Les affrontements entre djihadistes et rebelles se sont encore étendus jeudi dans le nord-ouest de la Syrie, faisant plus de trente morts dans les deux camps au troisième jour des combats, a indiqué une ONG.

Mis à jour le 3 janv. 2019
AGENCE FRANCE-PRESSE

Depuis mardi, Hayat Tahrir al-Cham, groupe djihadiste formé par l'ex-branche syrienne d'Al-Qaïda, affronte une puissante coalition de factions rebelles soutenue par la Turquie, le Front national de libération (FNL).

Les combats d'abord limités aux territoires rebelles de la province d'Alep, ont embrasé les provinces voisines d'Hama et d'Idleb, ultime grand bastion insurgé du Nord-ouest syrien, selon l'Observatoire syrien des droits de l'Homme (OSDH).

Mercredi, 17 combattants de HTS et 16 membres du FNL ont péri dans les combats, selon l'OSDH.

Au total, 75 combattants des deux bords ont été tués en trois jours d'affrontements ainsi que six civils, d'après la même source.

« De nouveaux fronts se sont ouverts », a indiqué à l'AFP le directeur de l'OSDH, Rami Abdel Rahmane. Les affrontements ont gagné le sud-ouest d'Idleb, et le nord-ouest d'Hama, selon lui.

Les deux formations sont à couteaux tirés depuis deux ans et s'affrontent régulièrement pour prendre le contrôle de territoires.

Par ailleurs, HTS poursuit sa progression et a conquis 17 localités et villages, selon M. Abdel Rahmane.

Tout a commencé lundi quand les djihadistes de HTS avaient accusé Noureddine al-Zinki, une faction du FNL, d'avoir tué cinq de leurs combattants, et ont alors lancé une offensive contre des positions rebelles dans la province d'Alep.

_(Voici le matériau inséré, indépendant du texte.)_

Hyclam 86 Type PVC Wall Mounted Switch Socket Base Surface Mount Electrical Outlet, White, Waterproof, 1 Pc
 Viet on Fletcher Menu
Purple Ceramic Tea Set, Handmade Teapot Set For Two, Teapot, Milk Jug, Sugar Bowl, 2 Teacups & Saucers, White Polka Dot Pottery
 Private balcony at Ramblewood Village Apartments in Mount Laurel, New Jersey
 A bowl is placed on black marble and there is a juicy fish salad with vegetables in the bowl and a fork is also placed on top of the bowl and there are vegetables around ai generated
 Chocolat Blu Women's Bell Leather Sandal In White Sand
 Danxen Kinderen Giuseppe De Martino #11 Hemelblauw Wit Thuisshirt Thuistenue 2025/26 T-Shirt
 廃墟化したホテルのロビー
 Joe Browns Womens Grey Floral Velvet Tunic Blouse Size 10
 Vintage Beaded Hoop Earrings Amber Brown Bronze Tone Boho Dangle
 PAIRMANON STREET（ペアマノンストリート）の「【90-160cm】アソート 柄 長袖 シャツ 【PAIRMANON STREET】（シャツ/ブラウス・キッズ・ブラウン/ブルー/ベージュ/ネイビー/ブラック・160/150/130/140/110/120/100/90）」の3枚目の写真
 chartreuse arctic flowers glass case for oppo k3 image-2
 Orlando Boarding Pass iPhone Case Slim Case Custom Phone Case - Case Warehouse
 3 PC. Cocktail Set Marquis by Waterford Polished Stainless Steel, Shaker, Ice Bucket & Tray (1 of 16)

La province d'Idleb est très souvent le théâtre de luttes intestines entre djihadistes et rebelles, parfois marquées par des assassinats ciblés ou des attentats à la bombe.

Elle fait l'objet depuis septembre d'un accord russo-turc qui a permis à la région d'échapper à une offensive du régime de Bachar al-Assad, en instaurant une « zone démilitarisée » pour séparer les secteurs insurgés des régions gouvernementales attenantes.

Déclenché en 2011 par la répression de manifestations pacifiques par le régime, le conflit en Syrie a fait plus de 360 000 morts et des millions de déplacés et réfugiés.

La guerre s'est complexifiée au fil des ans avec l'implication de puissances étrangères et de groupes djihadistes, sur un territoire de plus en plus morcelé.